Exercise instructions =
- a) Transcribe the topology-driven verification text between "Chapter 12 built" and "new proof system.", inclusive.
- b) According to the topology-driven verification text, which outputs does the petrigen compiler automatically produce from a Petri net JSON model? List all of them.
- c) Answer each question from the topology-driven verification text:
(i) Which chapter built ZK circuits by hand?
(ii) From what can rate constants for ODE simulation be derived directly?
(iii) What tic-tac-toe heuristic emerges from counting win-line connections?

Source document =
# # # # # # #
Topology-Driven Verification

Learning objective: Generate ZK proof circuits automatically from Petri net topology, and verify execution on-chain.

Chapter 12 built ZK circuits by hand — defining the PetriTransitionCircuit step by step, wiring up MiMC hashes and delta computations manually. That was instructive, but nobody should write ZK circuits by hand for every new model. This chapter closes the loop: given a Petri net JSON model, the petrigen compiler produces working gnark circuits, witness generators, and Solidity verifiers automatically. The topology is the circuit. Change the model, recompile, and you have a new proof system.

Along the way, we discover that graph connectivity determines more than circuit structure — it determines strategic value. Rate constants for ODE simulation can be derived directly from the bipartite graph, with no training data and no manual tuning. The classic tic-tac-toe heuristic (center > corner > edge) emerges from counting win-line connections. This is graph theory applied to Petri nets, and it feeds directly into the ZK pipeline.
# # # # # # #
Stored rows =
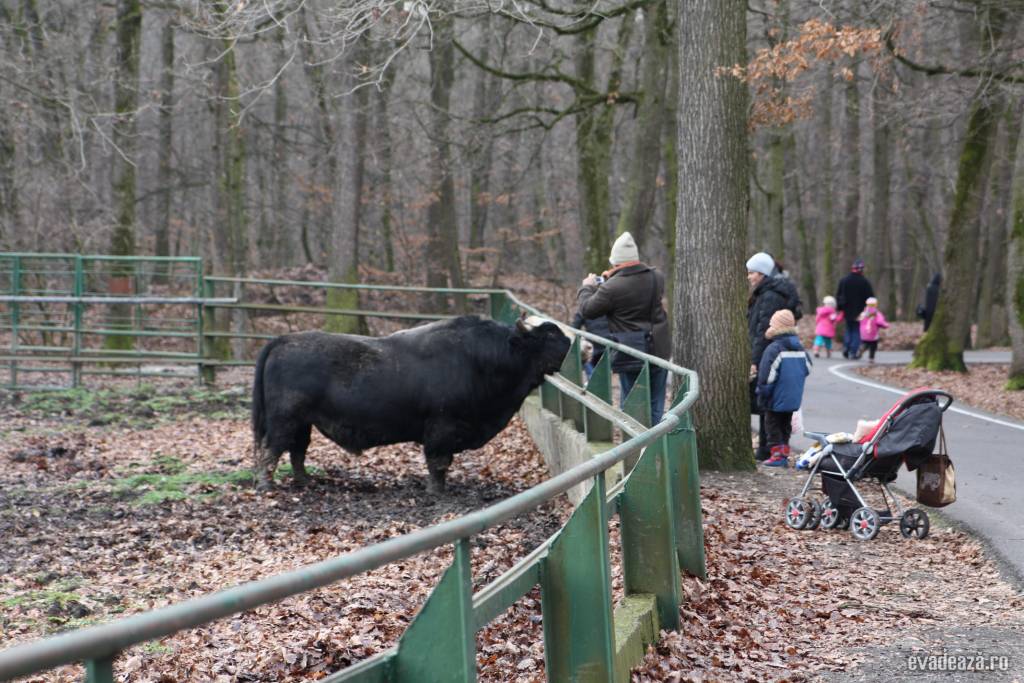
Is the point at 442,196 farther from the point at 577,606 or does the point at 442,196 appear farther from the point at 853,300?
the point at 577,606

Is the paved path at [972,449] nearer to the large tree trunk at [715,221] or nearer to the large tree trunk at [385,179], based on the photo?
the large tree trunk at [715,221]

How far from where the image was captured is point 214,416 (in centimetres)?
1614

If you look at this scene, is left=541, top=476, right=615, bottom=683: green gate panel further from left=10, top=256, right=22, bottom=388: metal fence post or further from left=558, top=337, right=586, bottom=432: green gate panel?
left=10, top=256, right=22, bottom=388: metal fence post

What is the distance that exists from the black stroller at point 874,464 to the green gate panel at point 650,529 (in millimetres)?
3655

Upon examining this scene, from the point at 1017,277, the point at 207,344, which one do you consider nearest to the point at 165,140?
the point at 207,344

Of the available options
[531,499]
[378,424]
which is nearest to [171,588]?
[378,424]

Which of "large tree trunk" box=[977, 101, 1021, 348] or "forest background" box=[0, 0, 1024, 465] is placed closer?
"forest background" box=[0, 0, 1024, 465]

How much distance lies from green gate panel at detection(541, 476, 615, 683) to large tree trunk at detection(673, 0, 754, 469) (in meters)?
7.43

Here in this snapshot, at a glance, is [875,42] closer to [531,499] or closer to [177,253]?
[531,499]

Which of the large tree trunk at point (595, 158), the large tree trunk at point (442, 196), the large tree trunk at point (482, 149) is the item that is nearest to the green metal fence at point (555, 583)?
the large tree trunk at point (482, 149)

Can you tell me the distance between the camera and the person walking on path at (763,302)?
40.2 feet

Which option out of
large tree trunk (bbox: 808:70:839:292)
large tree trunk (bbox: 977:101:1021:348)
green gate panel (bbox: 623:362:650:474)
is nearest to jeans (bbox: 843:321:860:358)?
large tree trunk (bbox: 977:101:1021:348)

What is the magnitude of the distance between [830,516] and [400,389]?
3944 mm

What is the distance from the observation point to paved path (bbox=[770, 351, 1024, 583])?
364 inches
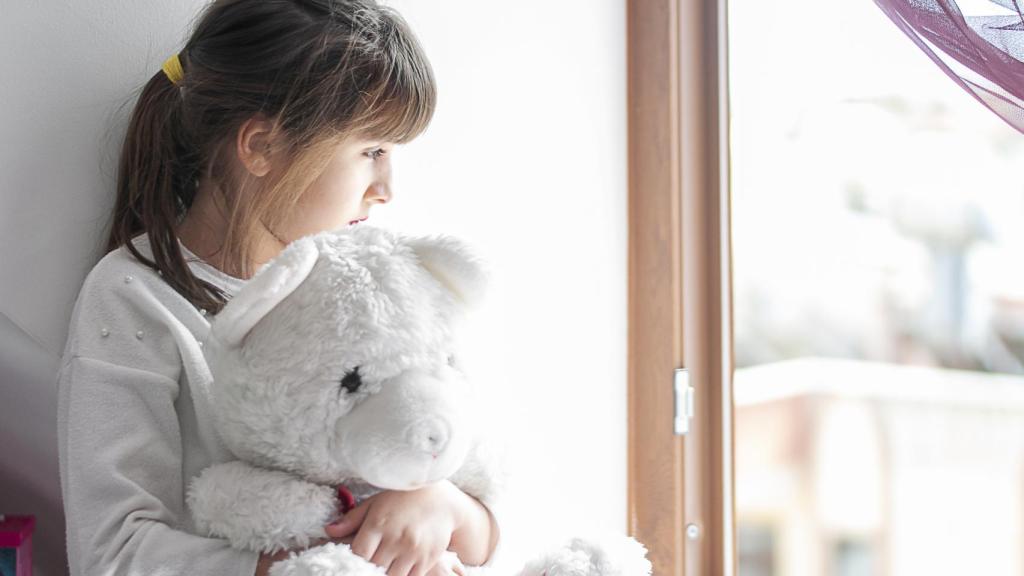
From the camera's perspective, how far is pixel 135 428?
110cm

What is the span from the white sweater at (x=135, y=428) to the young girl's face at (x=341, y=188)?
13 cm

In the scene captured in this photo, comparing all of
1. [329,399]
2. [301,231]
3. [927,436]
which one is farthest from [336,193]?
[927,436]

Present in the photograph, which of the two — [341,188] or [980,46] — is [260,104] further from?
[980,46]

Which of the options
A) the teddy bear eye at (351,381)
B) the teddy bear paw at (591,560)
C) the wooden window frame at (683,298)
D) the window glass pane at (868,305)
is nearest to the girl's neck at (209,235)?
the teddy bear eye at (351,381)

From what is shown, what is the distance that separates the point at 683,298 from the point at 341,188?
0.70m

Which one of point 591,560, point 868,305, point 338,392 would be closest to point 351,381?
point 338,392

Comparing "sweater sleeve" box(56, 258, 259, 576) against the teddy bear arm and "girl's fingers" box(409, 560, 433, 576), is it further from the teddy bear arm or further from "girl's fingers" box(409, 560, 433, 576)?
"girl's fingers" box(409, 560, 433, 576)

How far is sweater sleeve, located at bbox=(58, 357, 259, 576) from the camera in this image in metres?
1.00

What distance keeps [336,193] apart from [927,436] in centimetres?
111

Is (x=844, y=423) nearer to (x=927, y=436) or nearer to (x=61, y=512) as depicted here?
(x=927, y=436)

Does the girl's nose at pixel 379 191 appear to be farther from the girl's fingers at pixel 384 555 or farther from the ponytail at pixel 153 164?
the girl's fingers at pixel 384 555

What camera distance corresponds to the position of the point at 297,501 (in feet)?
3.06

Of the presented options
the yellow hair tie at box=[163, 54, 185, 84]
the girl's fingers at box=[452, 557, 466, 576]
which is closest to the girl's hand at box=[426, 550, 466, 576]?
the girl's fingers at box=[452, 557, 466, 576]

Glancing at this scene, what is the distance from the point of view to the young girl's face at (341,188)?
121 cm
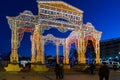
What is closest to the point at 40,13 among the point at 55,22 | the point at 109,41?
the point at 55,22

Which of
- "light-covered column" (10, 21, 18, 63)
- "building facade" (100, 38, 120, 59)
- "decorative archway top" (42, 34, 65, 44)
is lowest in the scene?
"light-covered column" (10, 21, 18, 63)

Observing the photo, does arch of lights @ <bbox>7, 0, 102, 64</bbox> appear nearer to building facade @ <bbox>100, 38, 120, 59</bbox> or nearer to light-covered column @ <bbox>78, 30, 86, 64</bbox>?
light-covered column @ <bbox>78, 30, 86, 64</bbox>

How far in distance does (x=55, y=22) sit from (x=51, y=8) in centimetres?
A: 232

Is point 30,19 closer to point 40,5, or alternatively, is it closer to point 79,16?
point 40,5

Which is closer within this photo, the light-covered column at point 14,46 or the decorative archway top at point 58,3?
the light-covered column at point 14,46

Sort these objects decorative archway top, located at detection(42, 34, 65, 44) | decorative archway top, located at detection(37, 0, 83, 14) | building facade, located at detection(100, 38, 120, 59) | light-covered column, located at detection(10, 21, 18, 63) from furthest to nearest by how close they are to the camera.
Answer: building facade, located at detection(100, 38, 120, 59)
decorative archway top, located at detection(42, 34, 65, 44)
decorative archway top, located at detection(37, 0, 83, 14)
light-covered column, located at detection(10, 21, 18, 63)

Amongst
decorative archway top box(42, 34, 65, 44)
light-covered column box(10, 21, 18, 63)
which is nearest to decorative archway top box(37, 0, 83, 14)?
light-covered column box(10, 21, 18, 63)

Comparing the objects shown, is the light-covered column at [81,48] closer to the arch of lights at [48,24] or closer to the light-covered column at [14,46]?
the arch of lights at [48,24]

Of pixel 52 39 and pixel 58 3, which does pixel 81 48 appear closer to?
pixel 58 3

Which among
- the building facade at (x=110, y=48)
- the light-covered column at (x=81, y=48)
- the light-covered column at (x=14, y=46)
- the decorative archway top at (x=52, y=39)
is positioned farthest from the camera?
the building facade at (x=110, y=48)

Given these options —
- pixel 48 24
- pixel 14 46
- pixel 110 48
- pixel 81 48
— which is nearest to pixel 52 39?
pixel 81 48

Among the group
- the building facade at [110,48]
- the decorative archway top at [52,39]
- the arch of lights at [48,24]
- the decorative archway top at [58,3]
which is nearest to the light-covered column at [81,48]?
the arch of lights at [48,24]

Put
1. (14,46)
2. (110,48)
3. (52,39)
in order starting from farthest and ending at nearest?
(110,48) → (52,39) → (14,46)

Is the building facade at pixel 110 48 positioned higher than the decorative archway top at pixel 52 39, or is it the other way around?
the building facade at pixel 110 48
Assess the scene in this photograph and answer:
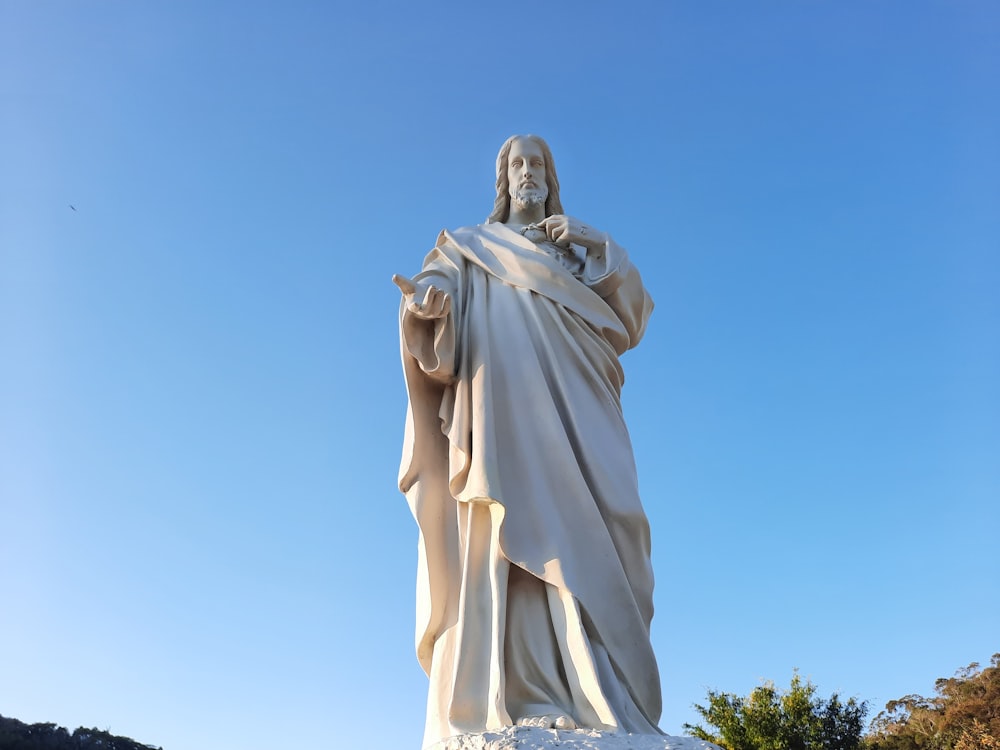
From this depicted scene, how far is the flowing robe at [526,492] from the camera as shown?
529cm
# # # # # # #
Answers to the exercises =
- a)
Chapter 12 built ZK circuits by hand — defining the PetriTransitionCircuit step by step, wiring up MiMC hashes and delta computations manually. That was instructive, but nobody should write ZK circuits by hand for every new model. This chapter closes the loop: given a Petri net JSON model, the petrigen compiler produces working gnark circuits, witness generators, and Solidity verifiers automatically. The topology is the circuit. Change the model, recompile, and you have a new proof system.

- b)
- Working gnark circuits
- Witness generators
- Solidity verifiers

- c)
(i) Chapter 12
(ii) The bipartite graph
(iii) Center > corner > edge